Une fois sa tenue enfilée, elle sentit le cuir lui taper la peau. Rien n'était pareil que dans la Région : la saleté, la chaleur, l'eau, les Hommes. Elle réduisit ses yeux à deux fentes pour observer Rowan qui retournait et pliait ses vêtements, le regard fatigué. Malgré l'ombre, elle pouvait clairement discerner ses traits. Il devait avoir une dizaine d'années de plus qu'elle, des cheveux qui avaient passablement été coupés au couteau, dispersant ses mèches noires et bouclées. Sa peau était foncée par le soleil, comme les autres Hommes. Lorsqu'il se redressa, elle eut un mouvement de recul.

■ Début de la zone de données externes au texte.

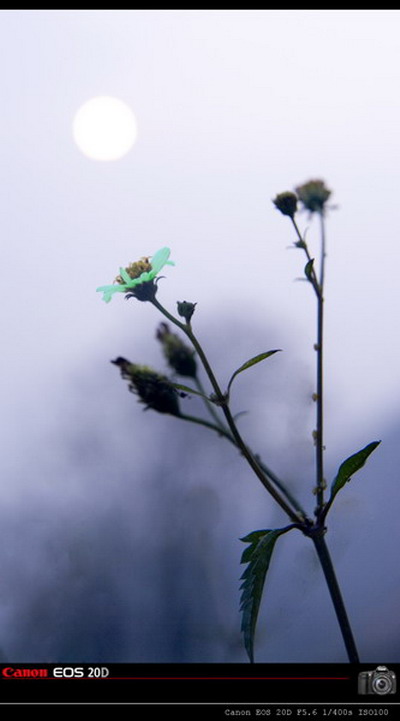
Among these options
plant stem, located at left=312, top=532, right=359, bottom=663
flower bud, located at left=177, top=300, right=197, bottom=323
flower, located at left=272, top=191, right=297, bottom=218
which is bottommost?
plant stem, located at left=312, top=532, right=359, bottom=663

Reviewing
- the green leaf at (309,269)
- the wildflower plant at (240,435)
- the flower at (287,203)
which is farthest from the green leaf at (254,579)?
the flower at (287,203)

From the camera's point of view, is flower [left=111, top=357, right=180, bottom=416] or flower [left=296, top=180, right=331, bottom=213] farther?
flower [left=296, top=180, right=331, bottom=213]

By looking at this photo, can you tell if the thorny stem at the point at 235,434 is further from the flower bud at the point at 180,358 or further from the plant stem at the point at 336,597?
the flower bud at the point at 180,358

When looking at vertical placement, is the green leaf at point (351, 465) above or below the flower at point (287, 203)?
below
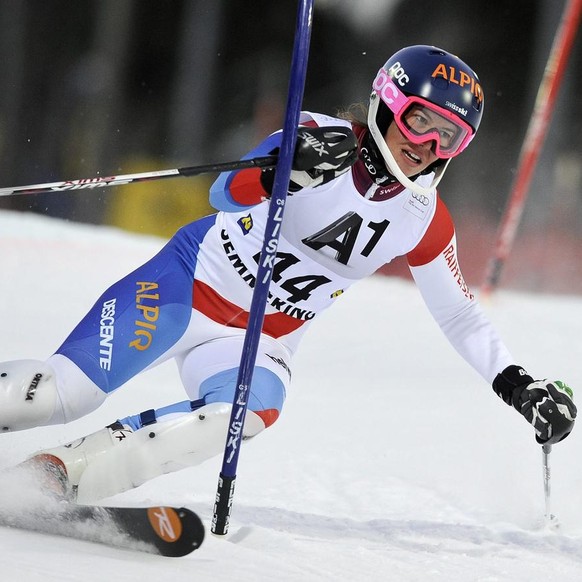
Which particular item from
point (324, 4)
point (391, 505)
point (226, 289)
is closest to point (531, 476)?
point (391, 505)

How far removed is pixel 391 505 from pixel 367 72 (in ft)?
13.9

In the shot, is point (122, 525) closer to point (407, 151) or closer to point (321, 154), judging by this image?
point (321, 154)

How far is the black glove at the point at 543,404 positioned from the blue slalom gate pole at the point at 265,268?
0.95 m

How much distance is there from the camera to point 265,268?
250cm

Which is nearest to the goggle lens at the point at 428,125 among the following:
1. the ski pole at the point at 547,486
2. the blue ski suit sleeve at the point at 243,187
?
the blue ski suit sleeve at the point at 243,187

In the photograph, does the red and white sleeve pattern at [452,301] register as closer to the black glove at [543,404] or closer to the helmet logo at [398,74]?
the black glove at [543,404]

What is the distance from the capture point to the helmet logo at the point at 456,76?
111 inches

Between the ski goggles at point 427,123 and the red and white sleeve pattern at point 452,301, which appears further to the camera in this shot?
the red and white sleeve pattern at point 452,301

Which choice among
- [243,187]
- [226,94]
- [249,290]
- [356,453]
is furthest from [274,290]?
[226,94]

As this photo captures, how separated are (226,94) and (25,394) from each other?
4735 millimetres

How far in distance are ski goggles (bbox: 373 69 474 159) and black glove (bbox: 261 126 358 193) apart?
30cm

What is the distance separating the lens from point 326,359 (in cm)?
591

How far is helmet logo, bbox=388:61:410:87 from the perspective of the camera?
2.85m

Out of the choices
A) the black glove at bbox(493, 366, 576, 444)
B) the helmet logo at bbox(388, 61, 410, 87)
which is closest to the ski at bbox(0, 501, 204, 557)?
the black glove at bbox(493, 366, 576, 444)
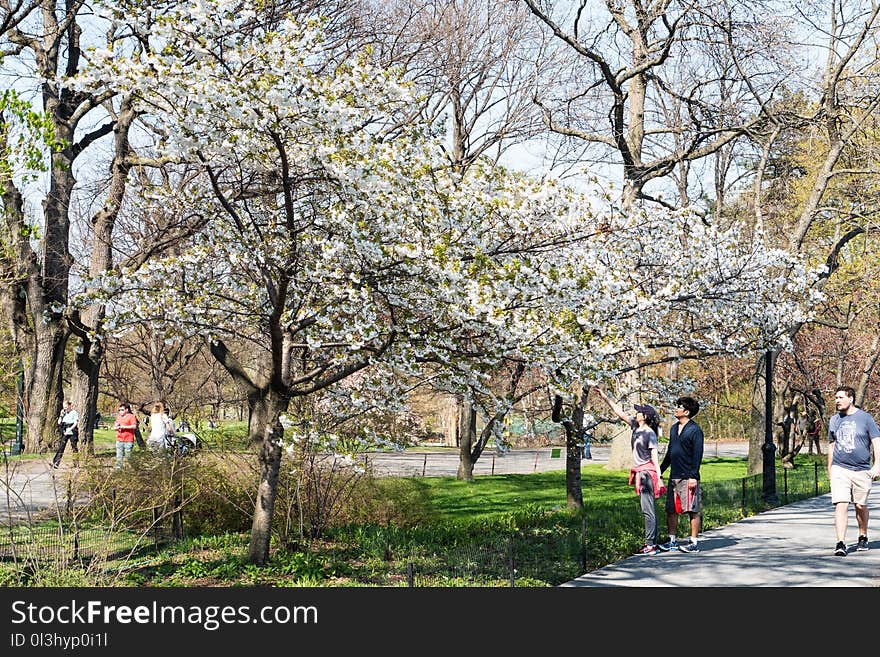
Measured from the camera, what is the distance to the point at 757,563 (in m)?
9.64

Ayant la même réaction que l'Homme au canines pointues, il s'approcha et plongea ses yeux dans les siens. Elle vit que ses pupilles se dilatèrent : il avait la même jaspe rouille dans les yeux qu'elle. Il avait une Anomalie. Il venait de la Région.
— Putain ! lâcha-t-il.
Elle se rappelait très bien le jour où le théoricien avait décrété : Voilà un Pur, voilà une Anomalie. Elle ne se doutait pas ce jour là qu'un jour ses yeux se coloreraient de la même couleur de rouille. Elle avait poussé un Beurk ! sonore juste pour se faire remarquer des autres. Mais elle n'était plus la même.

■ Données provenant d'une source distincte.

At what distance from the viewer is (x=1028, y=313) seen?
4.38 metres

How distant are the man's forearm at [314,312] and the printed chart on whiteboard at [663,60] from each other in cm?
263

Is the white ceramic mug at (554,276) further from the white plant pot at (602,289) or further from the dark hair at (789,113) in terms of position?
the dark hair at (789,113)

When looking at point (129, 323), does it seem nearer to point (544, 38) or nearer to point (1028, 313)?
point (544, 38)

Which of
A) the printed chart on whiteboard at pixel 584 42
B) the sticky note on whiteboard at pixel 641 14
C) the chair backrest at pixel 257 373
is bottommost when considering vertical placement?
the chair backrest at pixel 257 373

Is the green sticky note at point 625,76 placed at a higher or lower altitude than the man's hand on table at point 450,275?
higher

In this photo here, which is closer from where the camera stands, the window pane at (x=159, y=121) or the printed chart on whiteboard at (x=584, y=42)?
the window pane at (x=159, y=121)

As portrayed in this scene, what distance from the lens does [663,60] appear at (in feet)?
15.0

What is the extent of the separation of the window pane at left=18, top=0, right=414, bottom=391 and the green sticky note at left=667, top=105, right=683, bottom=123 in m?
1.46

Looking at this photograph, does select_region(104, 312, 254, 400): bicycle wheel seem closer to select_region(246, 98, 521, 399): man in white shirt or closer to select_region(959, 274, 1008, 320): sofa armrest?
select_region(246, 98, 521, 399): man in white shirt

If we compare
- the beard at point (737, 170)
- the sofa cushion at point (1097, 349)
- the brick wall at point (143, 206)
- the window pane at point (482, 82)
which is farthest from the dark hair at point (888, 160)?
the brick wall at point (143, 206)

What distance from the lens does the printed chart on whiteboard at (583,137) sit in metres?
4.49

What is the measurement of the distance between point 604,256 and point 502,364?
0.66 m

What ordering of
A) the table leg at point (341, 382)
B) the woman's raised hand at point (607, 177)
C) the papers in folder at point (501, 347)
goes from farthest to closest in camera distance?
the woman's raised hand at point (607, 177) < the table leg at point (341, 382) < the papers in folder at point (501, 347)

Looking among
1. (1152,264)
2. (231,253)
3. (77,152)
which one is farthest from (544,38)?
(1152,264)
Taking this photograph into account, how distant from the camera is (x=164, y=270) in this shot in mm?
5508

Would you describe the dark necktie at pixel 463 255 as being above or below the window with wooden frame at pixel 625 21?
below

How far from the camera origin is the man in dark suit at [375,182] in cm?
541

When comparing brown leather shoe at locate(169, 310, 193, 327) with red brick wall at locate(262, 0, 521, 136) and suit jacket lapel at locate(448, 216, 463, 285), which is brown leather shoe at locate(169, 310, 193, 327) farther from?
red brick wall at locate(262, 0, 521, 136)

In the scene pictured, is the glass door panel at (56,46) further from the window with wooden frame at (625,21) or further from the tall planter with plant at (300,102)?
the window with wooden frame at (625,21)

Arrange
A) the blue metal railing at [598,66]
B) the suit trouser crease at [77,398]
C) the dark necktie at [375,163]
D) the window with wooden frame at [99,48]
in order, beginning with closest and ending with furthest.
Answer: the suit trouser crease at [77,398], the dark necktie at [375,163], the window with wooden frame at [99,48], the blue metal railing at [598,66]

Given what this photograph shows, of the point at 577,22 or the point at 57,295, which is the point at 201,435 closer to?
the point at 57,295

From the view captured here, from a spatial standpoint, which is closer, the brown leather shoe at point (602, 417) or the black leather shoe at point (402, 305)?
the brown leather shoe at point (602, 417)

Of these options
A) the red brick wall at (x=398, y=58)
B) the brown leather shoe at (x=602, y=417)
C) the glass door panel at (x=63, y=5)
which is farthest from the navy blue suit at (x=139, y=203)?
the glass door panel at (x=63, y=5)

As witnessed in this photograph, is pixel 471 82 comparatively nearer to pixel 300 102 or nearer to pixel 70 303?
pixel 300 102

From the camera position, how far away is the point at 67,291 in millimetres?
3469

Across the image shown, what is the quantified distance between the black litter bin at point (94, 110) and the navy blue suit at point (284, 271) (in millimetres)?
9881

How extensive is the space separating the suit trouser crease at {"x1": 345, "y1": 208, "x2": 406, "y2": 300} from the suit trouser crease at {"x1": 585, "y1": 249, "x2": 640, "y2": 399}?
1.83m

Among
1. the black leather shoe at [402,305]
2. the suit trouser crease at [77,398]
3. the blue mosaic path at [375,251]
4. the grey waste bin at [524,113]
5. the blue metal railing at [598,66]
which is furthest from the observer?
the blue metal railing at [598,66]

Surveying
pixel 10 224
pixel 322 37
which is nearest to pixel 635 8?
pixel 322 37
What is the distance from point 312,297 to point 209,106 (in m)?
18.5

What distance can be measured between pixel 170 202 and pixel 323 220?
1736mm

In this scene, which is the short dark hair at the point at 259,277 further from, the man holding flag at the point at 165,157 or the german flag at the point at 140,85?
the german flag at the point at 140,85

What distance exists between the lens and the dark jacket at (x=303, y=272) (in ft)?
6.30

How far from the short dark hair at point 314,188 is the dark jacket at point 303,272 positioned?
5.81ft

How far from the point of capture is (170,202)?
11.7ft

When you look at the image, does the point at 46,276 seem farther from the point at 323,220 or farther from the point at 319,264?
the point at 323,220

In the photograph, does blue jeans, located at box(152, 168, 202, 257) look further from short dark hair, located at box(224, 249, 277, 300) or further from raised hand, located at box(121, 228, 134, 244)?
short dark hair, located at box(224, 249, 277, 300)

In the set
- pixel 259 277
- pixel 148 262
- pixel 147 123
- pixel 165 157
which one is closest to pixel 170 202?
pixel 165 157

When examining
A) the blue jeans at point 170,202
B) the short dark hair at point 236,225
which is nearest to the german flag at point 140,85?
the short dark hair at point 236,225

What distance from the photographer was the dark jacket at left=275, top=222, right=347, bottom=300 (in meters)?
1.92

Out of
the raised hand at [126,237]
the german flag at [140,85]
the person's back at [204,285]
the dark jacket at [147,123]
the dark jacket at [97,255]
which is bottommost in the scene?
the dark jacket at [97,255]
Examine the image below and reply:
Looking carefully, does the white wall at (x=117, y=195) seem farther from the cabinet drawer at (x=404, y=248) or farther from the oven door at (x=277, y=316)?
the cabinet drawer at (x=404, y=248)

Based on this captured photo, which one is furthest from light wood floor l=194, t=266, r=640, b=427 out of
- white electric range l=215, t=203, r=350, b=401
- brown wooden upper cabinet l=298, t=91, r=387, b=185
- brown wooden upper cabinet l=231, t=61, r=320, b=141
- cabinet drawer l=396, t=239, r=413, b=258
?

— Tu viens de là-bas, cracha-t-il, comme si ce qu'il avait vu le dégoûtait profondément.
— Toi aussi, remarqua-t-elle. Tu as les yeux...
— Non, l'interrompit-il. Ce sont mes parents, ils ont fuit la Région. Je n'ai aucune idée de à quoi ça ressemble, dans ce merdier.
Il insista sur le dernier mot et elle sentit qu'il l'accusait de quelque chose. Quelque chose qu'elle n'avait pas fait. Elle baissa brusquement la tête et resserra la ceinture du pantalon. Son cerveau bouillonnait étrangement et elle ne savait si c'était dû à la fatigue ou à la chaleur. Rowan tendit la main vers ses blessures.
— Tu es blessée.
Merci de le constater, songea-t-elle amèrement.
— Attends. (Il se baissa au niveau de ses chevilles et les toucha du doigt) Je vais chercher de quoi te soigner. Ne bouges pas.
Elle retira vivement sa cheville, énervée par cette seconde intrusion dans sa pudeur. D'autant plus que Rowan semblait déployer un effort énorme à ne pas montrer sa fatigue, son ennui, et son envie très faible de l'aider. Elle comprit qu'il ne le faisait que par devoir. Puis celui-ci s'éloigna rapidement pour aller piocher dans la trappe d'où il avait sorti les habits de cuir. Il en sortit des lacets de la même matière, les enroula entre ses doigts et revint vers elle.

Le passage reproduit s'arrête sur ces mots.